Respons Stakeholder terhadap Upaya Reintegrasi Para Mantan JI Lampung (2-habis)

Analisa

by Arif Budi Setyawan

Pada 3 Maret 2023 bertempat di salah satu kafe di kawasan Lampung City Walk, saya bersama Kanit Idensos Satgaswil Lampung Densus 88/Antiteror Polri bertemu dengan Ketua Pimpinan Wilayah Muhammadiyah Lampung, Prof. Sudarman.

Dalam pertemuan itu kami membahas temuan dalam kegiatan terakhir di Pesawaran dan Pringsewu, yang salah satu poin utamanya adalah soal keinginan teman-teman mantan JI untuk bergabung dengan Muhammadiyah. Alasan dan urgensi dari keinginan tersebut saya jelaskan bergantian dengan Kanit Idensos. Prof. Sudarman pun menyimak dengan antusias penjelasan kami.

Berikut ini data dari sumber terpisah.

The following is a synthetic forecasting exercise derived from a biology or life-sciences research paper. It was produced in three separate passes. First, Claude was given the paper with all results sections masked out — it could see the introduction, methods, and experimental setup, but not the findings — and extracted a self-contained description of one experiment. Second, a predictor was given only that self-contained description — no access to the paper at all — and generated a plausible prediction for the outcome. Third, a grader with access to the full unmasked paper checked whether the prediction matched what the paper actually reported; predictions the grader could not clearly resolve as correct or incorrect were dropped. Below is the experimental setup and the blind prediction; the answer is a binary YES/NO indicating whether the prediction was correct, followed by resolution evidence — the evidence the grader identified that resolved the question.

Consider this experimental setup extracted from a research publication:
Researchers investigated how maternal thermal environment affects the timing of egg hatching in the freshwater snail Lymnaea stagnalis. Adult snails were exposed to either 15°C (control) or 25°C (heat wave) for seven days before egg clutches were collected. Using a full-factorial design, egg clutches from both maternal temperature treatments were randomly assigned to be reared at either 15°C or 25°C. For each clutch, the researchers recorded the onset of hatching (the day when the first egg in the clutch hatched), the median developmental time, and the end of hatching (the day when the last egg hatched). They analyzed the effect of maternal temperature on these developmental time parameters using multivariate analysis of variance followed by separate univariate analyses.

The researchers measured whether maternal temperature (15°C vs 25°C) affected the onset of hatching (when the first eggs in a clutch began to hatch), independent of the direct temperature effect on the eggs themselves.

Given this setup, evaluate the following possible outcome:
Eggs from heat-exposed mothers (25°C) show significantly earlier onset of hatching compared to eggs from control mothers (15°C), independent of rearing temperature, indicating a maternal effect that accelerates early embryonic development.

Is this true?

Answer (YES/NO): YES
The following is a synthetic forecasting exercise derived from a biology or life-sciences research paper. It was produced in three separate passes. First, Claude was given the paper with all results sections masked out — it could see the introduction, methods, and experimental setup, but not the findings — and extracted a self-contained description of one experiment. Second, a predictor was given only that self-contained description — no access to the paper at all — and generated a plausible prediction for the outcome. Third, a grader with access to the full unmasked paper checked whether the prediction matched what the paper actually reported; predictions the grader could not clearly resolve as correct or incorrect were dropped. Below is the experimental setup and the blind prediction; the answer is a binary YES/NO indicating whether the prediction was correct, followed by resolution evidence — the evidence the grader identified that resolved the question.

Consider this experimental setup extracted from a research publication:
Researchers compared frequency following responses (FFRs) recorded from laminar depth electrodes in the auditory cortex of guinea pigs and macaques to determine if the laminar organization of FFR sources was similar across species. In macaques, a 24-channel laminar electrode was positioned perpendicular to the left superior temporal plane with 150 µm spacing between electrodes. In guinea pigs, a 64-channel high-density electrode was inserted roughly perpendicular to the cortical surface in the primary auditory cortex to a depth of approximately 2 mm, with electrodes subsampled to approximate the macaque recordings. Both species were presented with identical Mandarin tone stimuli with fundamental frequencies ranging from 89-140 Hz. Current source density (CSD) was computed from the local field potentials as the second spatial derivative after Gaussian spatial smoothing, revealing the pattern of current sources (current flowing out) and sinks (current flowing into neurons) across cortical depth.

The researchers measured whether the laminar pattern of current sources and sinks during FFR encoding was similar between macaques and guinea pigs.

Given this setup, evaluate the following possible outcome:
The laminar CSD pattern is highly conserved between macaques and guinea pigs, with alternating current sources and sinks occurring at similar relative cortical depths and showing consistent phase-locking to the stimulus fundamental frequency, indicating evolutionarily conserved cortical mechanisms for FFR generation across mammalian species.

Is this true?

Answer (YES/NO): YES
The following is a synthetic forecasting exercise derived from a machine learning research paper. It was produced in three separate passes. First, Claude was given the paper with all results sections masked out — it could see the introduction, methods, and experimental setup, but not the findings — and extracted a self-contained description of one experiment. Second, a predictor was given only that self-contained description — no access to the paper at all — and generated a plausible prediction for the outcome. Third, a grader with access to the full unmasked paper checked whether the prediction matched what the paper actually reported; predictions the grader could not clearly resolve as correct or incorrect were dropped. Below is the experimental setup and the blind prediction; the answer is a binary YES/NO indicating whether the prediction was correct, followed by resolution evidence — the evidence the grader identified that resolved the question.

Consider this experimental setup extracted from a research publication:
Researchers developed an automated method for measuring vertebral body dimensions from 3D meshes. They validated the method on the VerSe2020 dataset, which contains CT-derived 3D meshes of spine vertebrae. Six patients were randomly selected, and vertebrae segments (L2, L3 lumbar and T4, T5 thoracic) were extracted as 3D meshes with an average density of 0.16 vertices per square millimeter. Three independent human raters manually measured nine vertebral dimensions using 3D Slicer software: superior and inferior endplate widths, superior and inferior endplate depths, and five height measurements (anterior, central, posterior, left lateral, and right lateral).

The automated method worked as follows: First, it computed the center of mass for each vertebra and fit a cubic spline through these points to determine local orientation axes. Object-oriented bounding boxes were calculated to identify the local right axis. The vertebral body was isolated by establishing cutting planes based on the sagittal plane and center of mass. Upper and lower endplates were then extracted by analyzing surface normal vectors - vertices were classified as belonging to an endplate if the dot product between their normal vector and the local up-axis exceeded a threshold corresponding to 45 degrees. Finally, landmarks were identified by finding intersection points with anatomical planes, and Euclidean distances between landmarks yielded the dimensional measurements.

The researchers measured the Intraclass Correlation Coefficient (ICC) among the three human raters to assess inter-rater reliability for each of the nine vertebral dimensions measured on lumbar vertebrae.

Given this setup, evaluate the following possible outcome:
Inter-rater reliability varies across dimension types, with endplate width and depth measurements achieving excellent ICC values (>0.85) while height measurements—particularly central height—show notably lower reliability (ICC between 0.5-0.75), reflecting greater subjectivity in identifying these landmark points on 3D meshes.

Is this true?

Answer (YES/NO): NO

Sebelum menanggapi penjelasan kami, terlebih dahulu Prof. Sudarman menanyakan tentang pengalaman saya bersama Kreasi Prasasti Perdamaian (KPP). Menurut beliau kehadiran lembaga non-pemerintah itu penting sekali dan memang sangat dibutuhkan. Beliau tertarik untuk bermitra dengan KPP dalam kerja-kerja pencegahan radikalisme-terorisme di wilayah Lampung.

Beliau juga menyampaikan bahwa di kalangan aktivis Muhammadiyah kesadaran akan pentingnya berperan dalam pencegahan radikalisme-terorisme masih perlu banyak ditingkatkan.

“Saya kira kami perlu sering-sering melakukan diskusi dan sharing dengan orang-orang seperti Mas Arif ini. Agar bisa saling melengkapi dari sisi pengetahuan dan pengalaman,” ujar beliau.

“Siap Prof. Insya Allah setiap saya datang ke Lampung akan saya kabari," saya menanggapi.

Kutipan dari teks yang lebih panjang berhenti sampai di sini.